HDF5 in HDFView vs R - dimension confusion #616

Open gklarenberg opened 2 years ago

gklarenberg commented 2 years ago

Not sure if this is something that can be solved, but maybe mention can be made of this in the HDFView and/or HDF5 and R tutorials: HDFView shows the dimensions in a different order than R.

For the file NEONDSImagingSpectrometerData.h5 it shows 426 x 501 x 477 (wavelength, line, sample) in HDFView, and you need to select dim1 and dim2 to get a proper picture - as the tutorial indicates. However in R, dim() will tell you the dimensions are 477 502 426 and you need the third index to select a band:

band_58 <- h5read(file = "NEONDSImagingSpectrometerData.h5", 
                  name = "Reflectance",
                  index=list(NULL,NULL, 58))

The same for the file NEON_D17_SJER_DP3_257000_4112000_reflectance.h5. In HDFView, it's 1000 x 1000 x 426 (line, sample, wavelength), but when reading it into R, dim() says 426 1000 1000, and you need the first index to select a band.

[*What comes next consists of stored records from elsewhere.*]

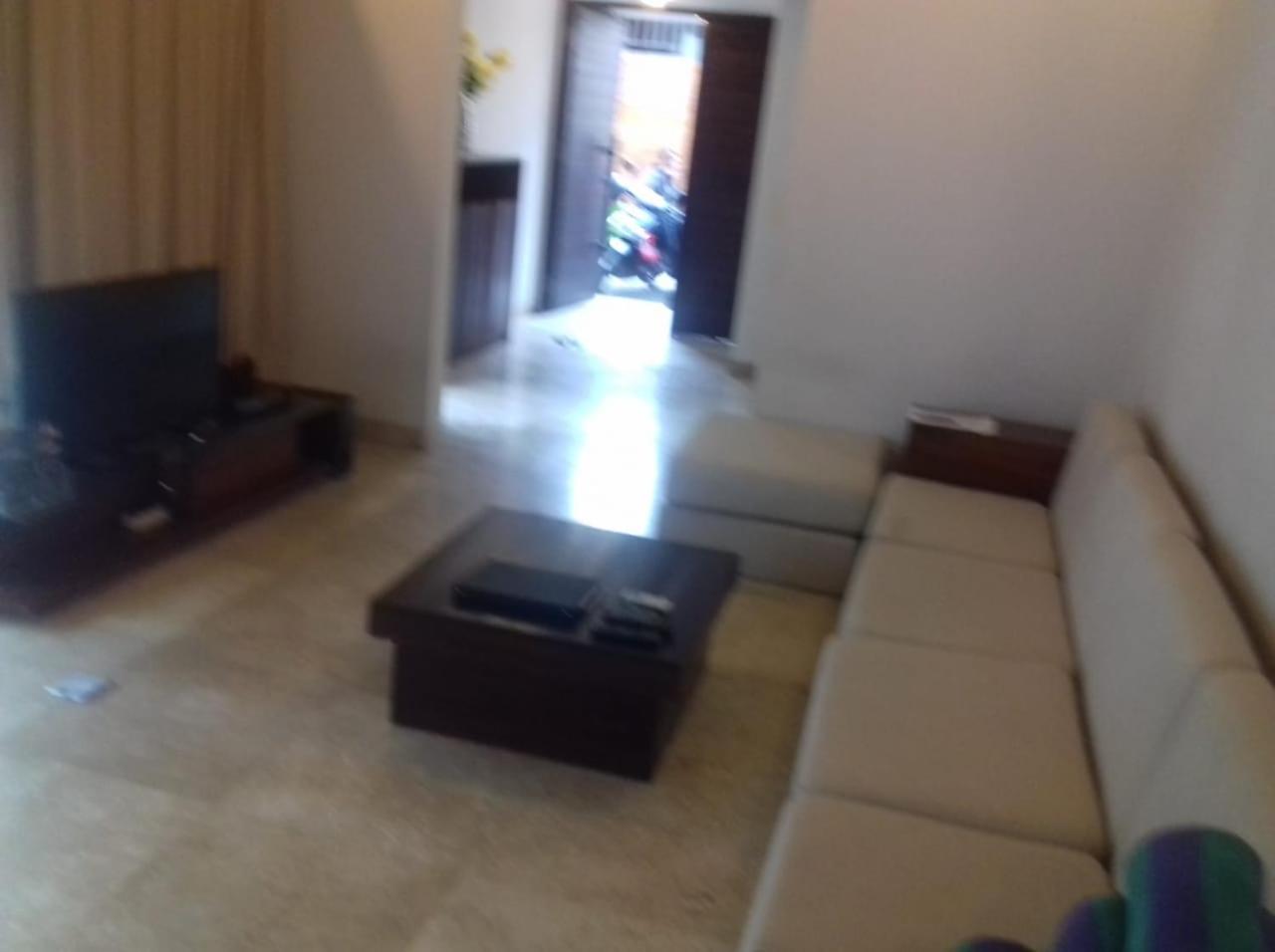 Intan Mutiara Sanur Beach Villa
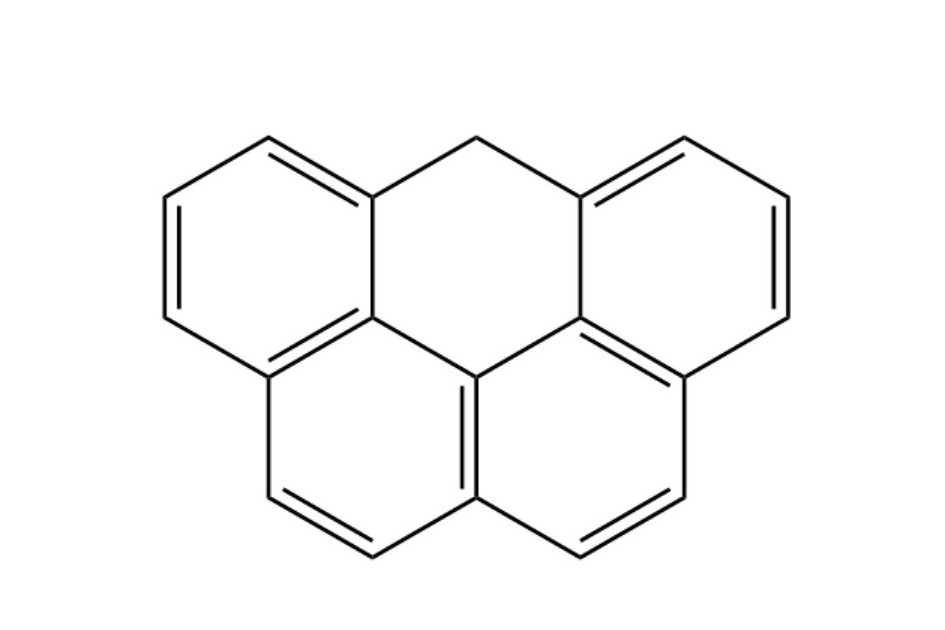 苯並[g,h,i]芘(苯並[G,H,I]苝)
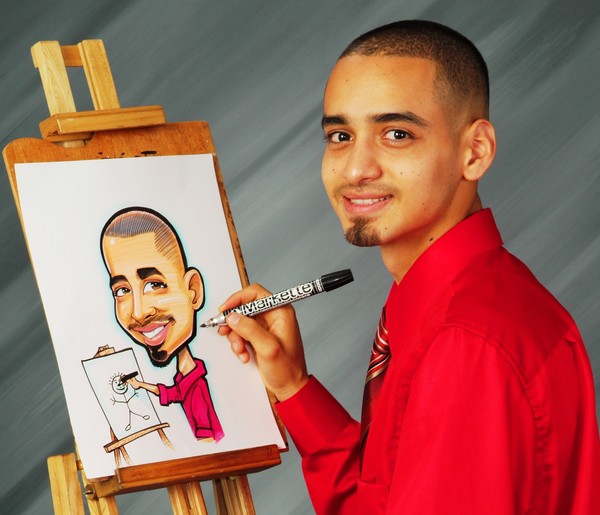 Mac Garcia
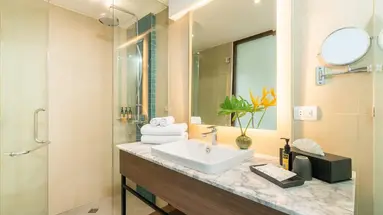 Dewa Phuket Resort and Villas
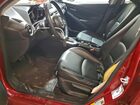 2019 Toyota Yaris L Красный vin: 3MYDLBYV4KY510799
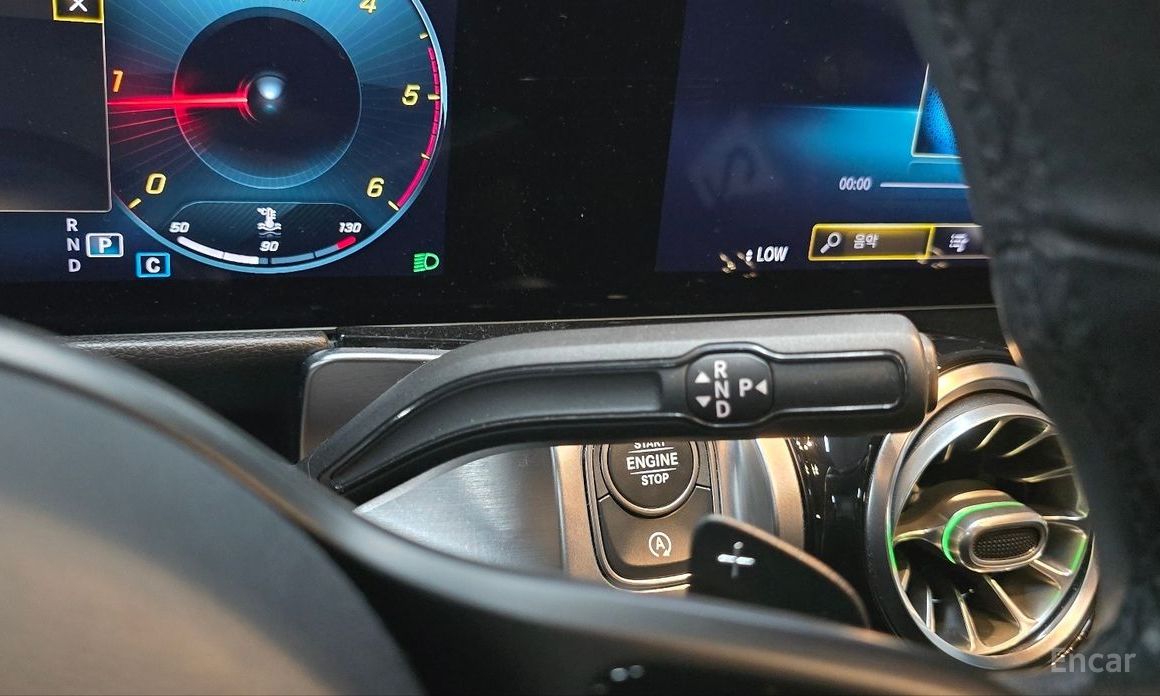 Mercedes-Benz GLB-Class X247GLB200 d №10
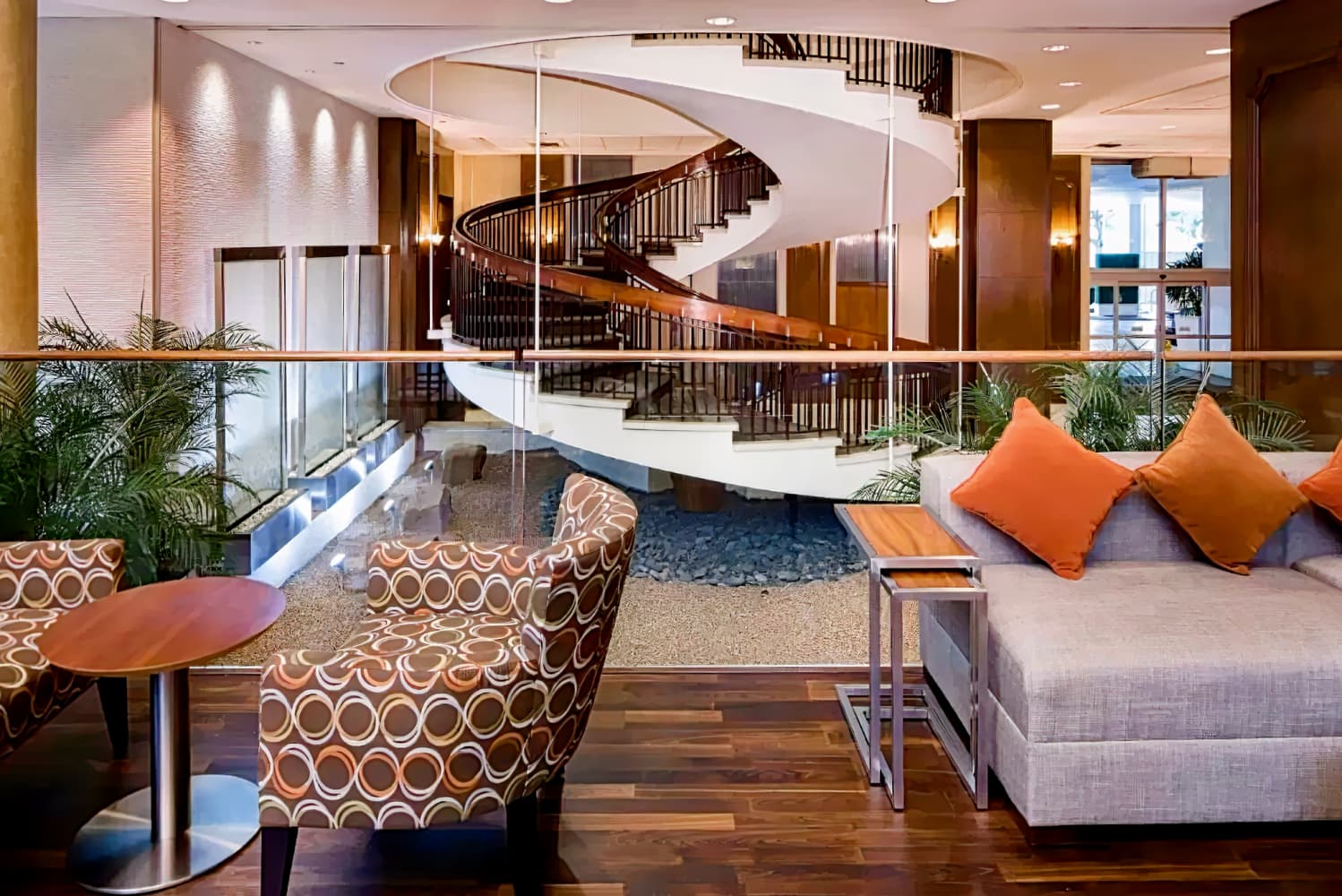 The Whitehall Houston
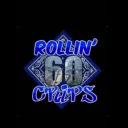 Rollin 90s Neighborhood Crips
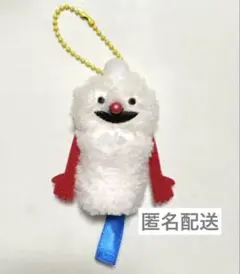 パペットスンスン フィンガーマスコット ノンノン ぬいぐるみ 指人形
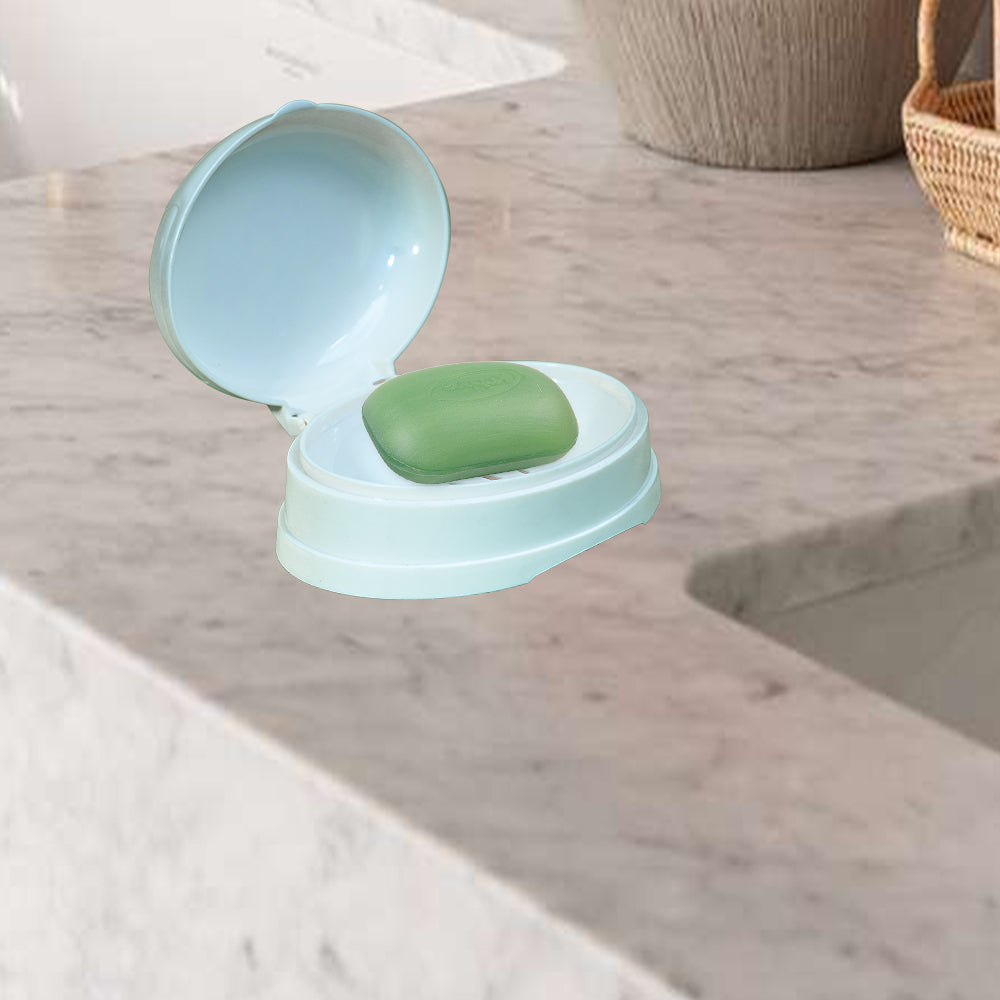 Soap Disc Fresh (Pack of 4)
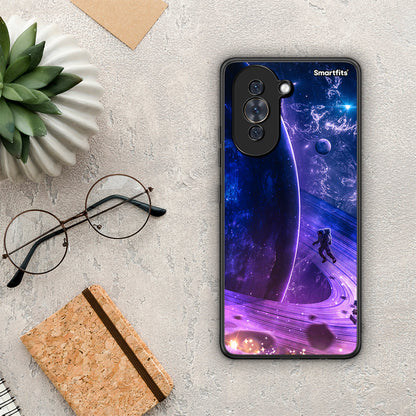 Lost Astronaut - Huawei Nova 10 θήκη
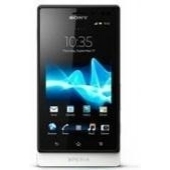 Sony Xperia Sola Cargadores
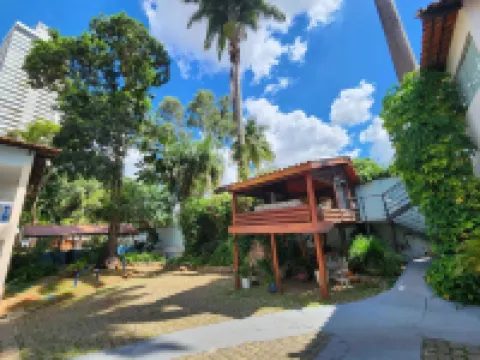 CR 호텔 부에노  호텔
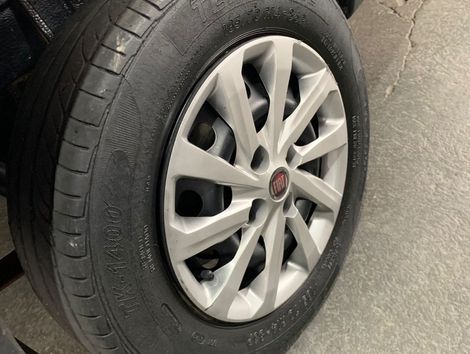 Fiat Strada 1.4 mpi Fire Flex 8V CS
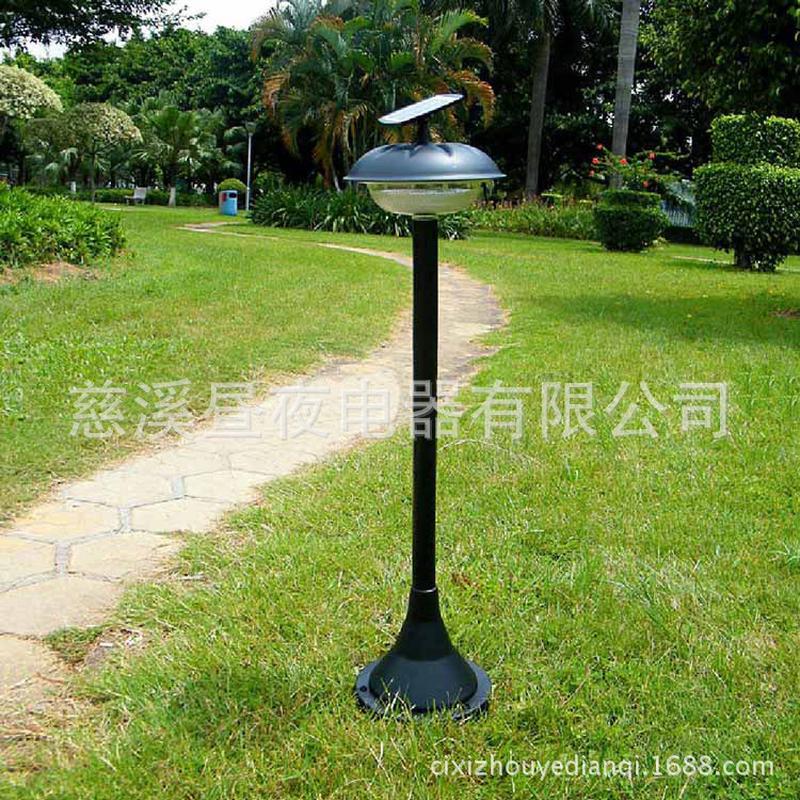20LED户外太阳能庭院灯景观灯路灯花园灯别墅灯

It's incredibly confusing for learners that are new to HDF5 - and I am very adamant on using HDFView first before having them use R. The visual component really helps them understand the structure of the data. But the dimension issue impedes their learning. I am sure it's a software issue, HDFView vs rhdf5 (so not fixable by us), but it should be mentioned :)

cklunch commented 2 years ago

@bhass-neon Can you take a look at this? Should be a simple update to add a bit more explanation.

bhass-neon commented 2 years ago

@cklunch yes the dimensions are not always in the same order, I can explain. I can't see if this is referring to a specific lesson though? Not totally sure what needs to be updated. I'll search GitHub for that code snippet.